On the E-mini, today’s low so far was a retest of a trend line drawn from the June 24th low to yesterday’s low. If yesterday’s low holds as the low for the dip since the August 2 high, that trend line becomes the third trend line. A break of that line means the move up from the June 24th low is over.

The theory is that you’d want to see the retest of the second trend line before a break of that third line.

It’s not 100%, but it’s something to keep an eye on.

By the way, the potential short-term bubble formation is still on. A small inverse H&S has formed and broken out upward on today’s dip, and I’ve added to my long position on that breakout. I’ll add the rest of a full position on a breakout past this morning’s high, if it occurs.

Third Line is the Final Line

Third Line Broken Mean End of Move

Third Line Broken Mean End of Move

There’s an old but good rule about moves that are obviously forming a wedge or a head and shoulders or some other kind of clot in the price action.

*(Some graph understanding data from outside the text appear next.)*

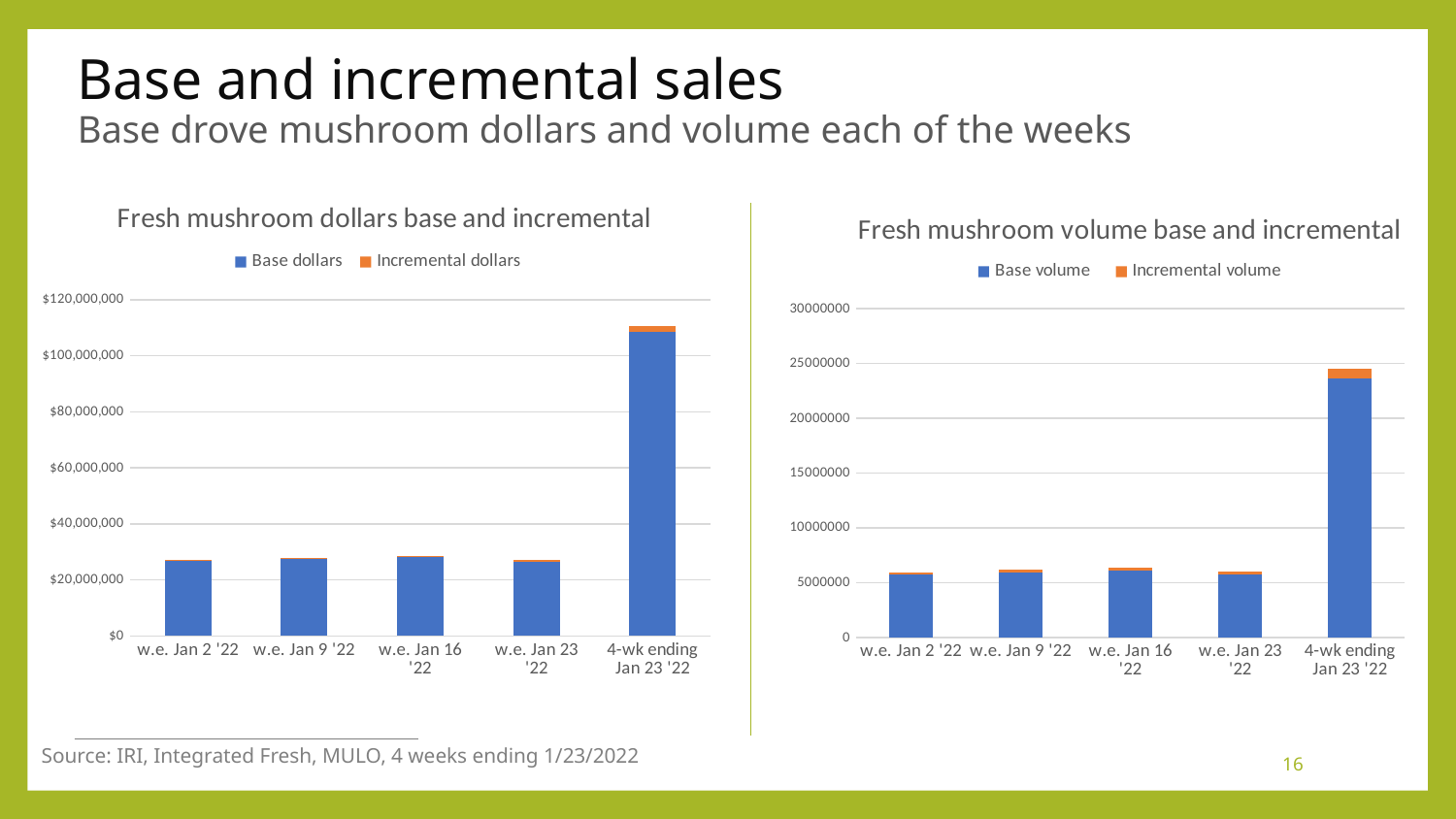
In the 'Fresh mushroom volume base and incremental' chart, is the total bar for w.e. Jan 9 '22 greater or less than 10000000? less How many categories are shown on the x axis of the 'Fresh mushroom dollars base and incremental' chart? 5 What kind of chart is the 'Fresh mushroom dollars base and incremental' chart? Stacked bar chart What are the two legend entries in the 'Fresh mushroom dollars base and incremental' chart? Base dollars and Incremental dollars In the 'Fresh mushroom dollars base and incremental' chart, which category has the tallest bar? 4-wk ending Jan 23 '22 How many series does the legend of the 'Fresh mushroom dollars base and incremental' chart list? 2 In the 'Fresh mushroom dollars base and incremental' chart, is the total bar for w.e. Jan 2 '22 greater or less than $40,000,000? less In the 'Fresh mushroom volume base and incremental' chart, is the total bar for 4-wk ending Jan 23 '22 greater or less than 20000000? greater What kind of chart is the 'Fresh mushroom volume base and incremental' chart? Stacked bar chart In the 'Fresh mushroom volume base and incremental' chart, which category has the tallest bar? 4-wk ending Jan 23 '22 How many series does the legend of the 'Fresh mushroom volume base and incremental' chart list? 2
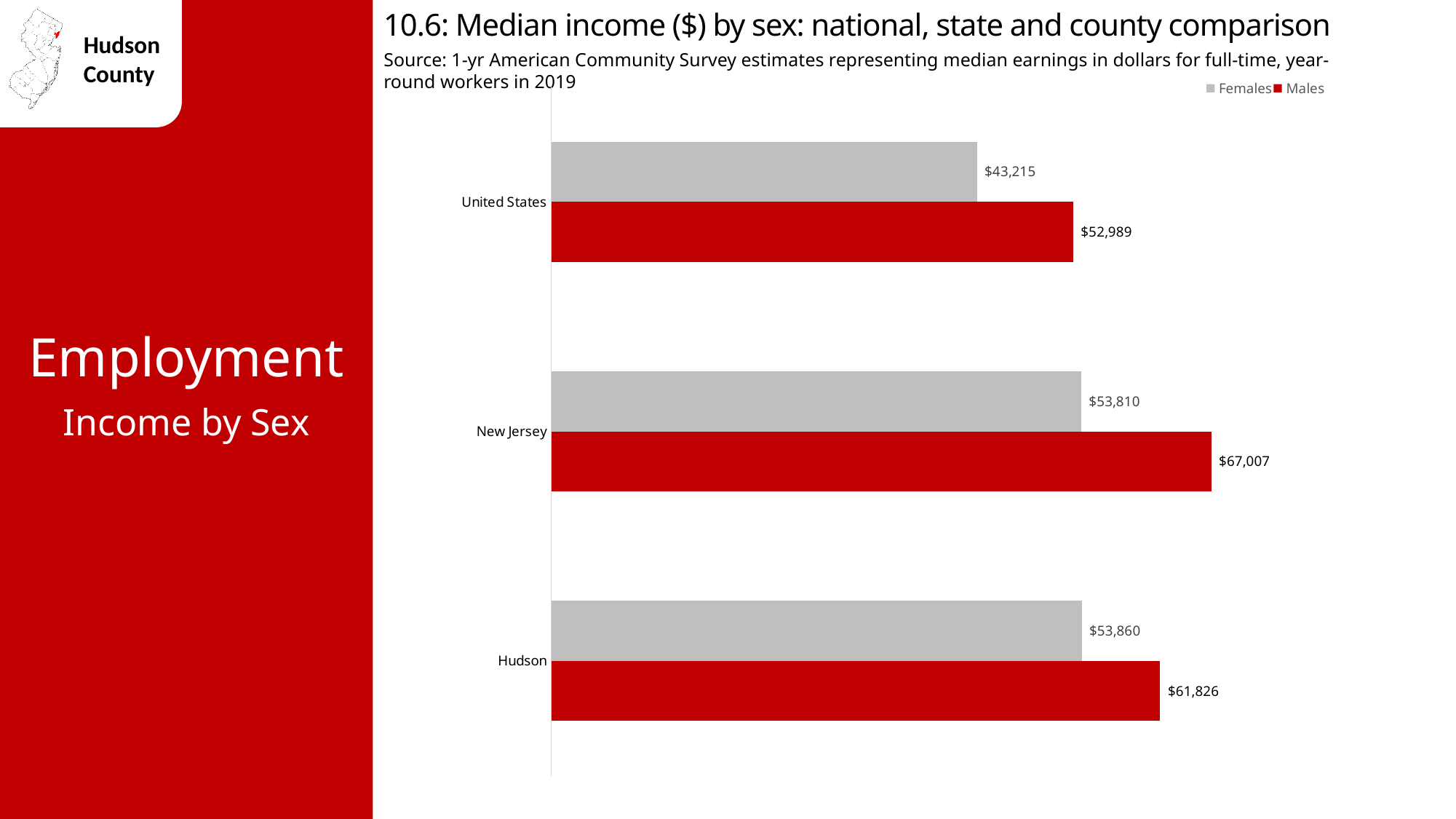
What is the median income for females in the United States? $43,215 What is the median income for males in New Jersey? $67,007 How many categories are shown on the chart? 3 Which category has the highest median income for males? New Jersey What is the median income for females in Hudson? $53,860 Which category has the lowest median income for females? United States What is the difference between male and female median income in New Jersey? $13,197 Which is larger: the male median income in Hudson or the male median income in the United States? Hudson How many series does the legend list? 2 What is the median income for males in Hudson? $61,826 What is the difference between male and female median income in the United States? $9,774 What kind of chart is shown on the slide? Bar chart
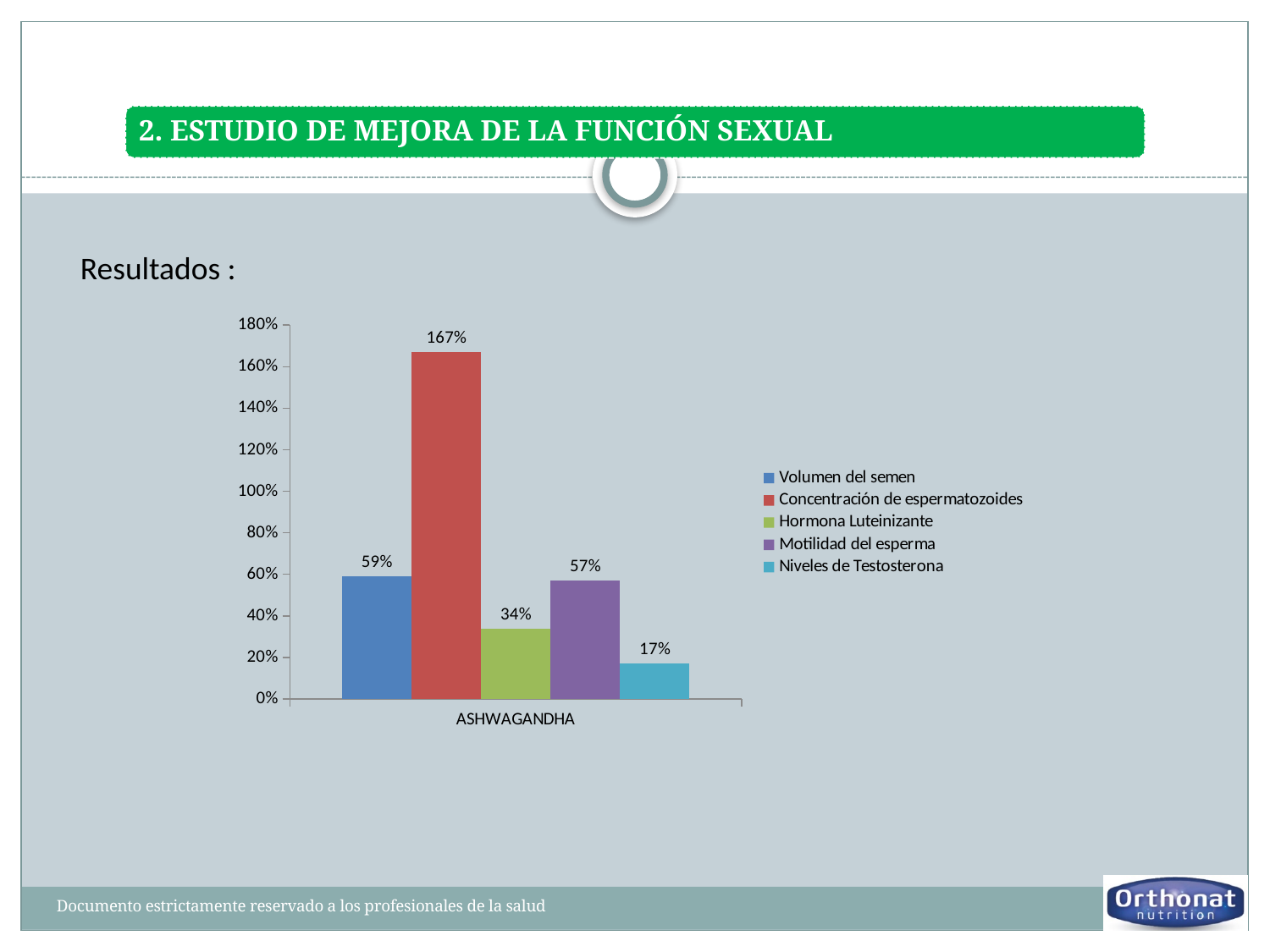
What is the category label on the x axis of the chart? ASHWAGANDHA What is the value for Hormona Luteinizante? 34% What is the difference between the values for Hormona Luteinizante and Niveles de Testosterona? 17% How many series does the legend list? 5 What is the value for Concentración de espermatozoides? 167% Which series has the lowest value? Niveles de Testosterona What kind of chart is shown on the slide? Bar chart What is the value for Niveles de Testosterona? 17% Which series has the highest value? Concentración de espermatozoides What is the difference between the values for Concentración de espermatozoides and Motilidad del esperma? 110% Which is larger, the value for Hormona Luteinizante or the value for Motilidad del esperma? Motilidad del esperma What is the value for Volumen del semen? 59%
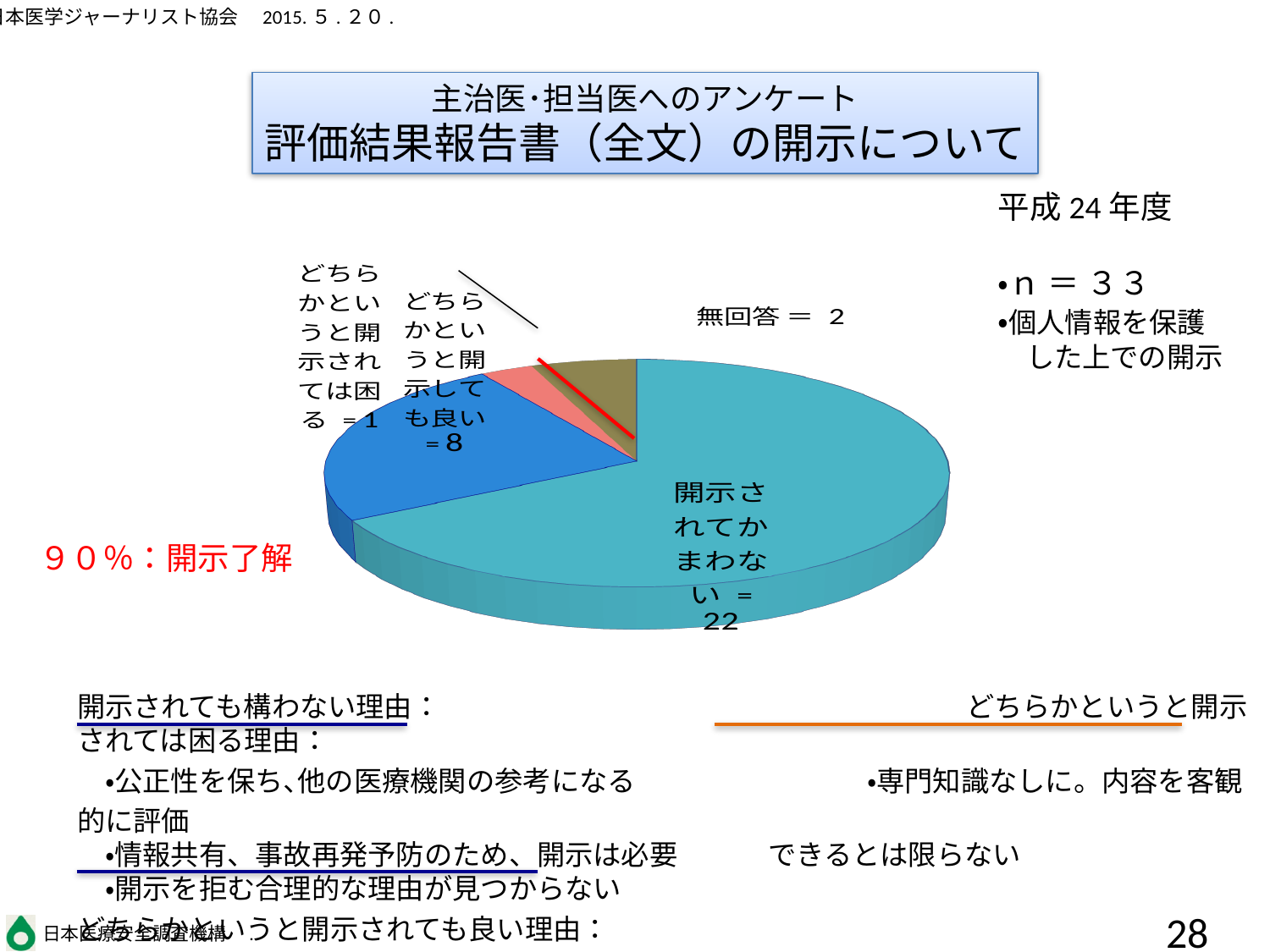
What is the title of the chart on the slide? 主治医・担当医へのアンケート 評価結果報告書（全文）の開示について What kind of chart is shown on the slide? pie chart What is the total of all slices in the pie chart? 33 How many slices does the pie chart have? 4 What is the value for 無回答 in the pie chart? 2 What is the difference between the values for 開示されてかまわない and どちらかというと開示しても良い? 14 Which category has the smallest slice in the pie chart? どちらかというと開示されては困る What is the value for どちらかというと開示されては困る in the pie chart? 1 Which is larger, the value for 無回答 or the value for どちらかというと開示されては困る? 無回答 Which category has the largest slice in the pie chart? 開示されてかまわない What is the value for どちらかというと開示しても良い in the pie chart? 8 What is the value for 開示されてかまわない in the pie chart? 22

You start with a trend line from the start of the move to the low of the first significant correction of the move. When that’s broken, and you get a new high after the break, draw another trend line from the start of the move.

After that second trend line is broken, connect a third and final trend line to the low of the price move that broke it. So wherever this dip ends (and I don’t know whether it’s ended yet), connect a third line to that low.

When the price breaks out through the third line, the move from the June 24th low is over.

In the meantime, you should expect at least a retest of the second line.

I like the rule because it tends to keep you on long-term moves that are simply consolidating before resuming moving with the trend.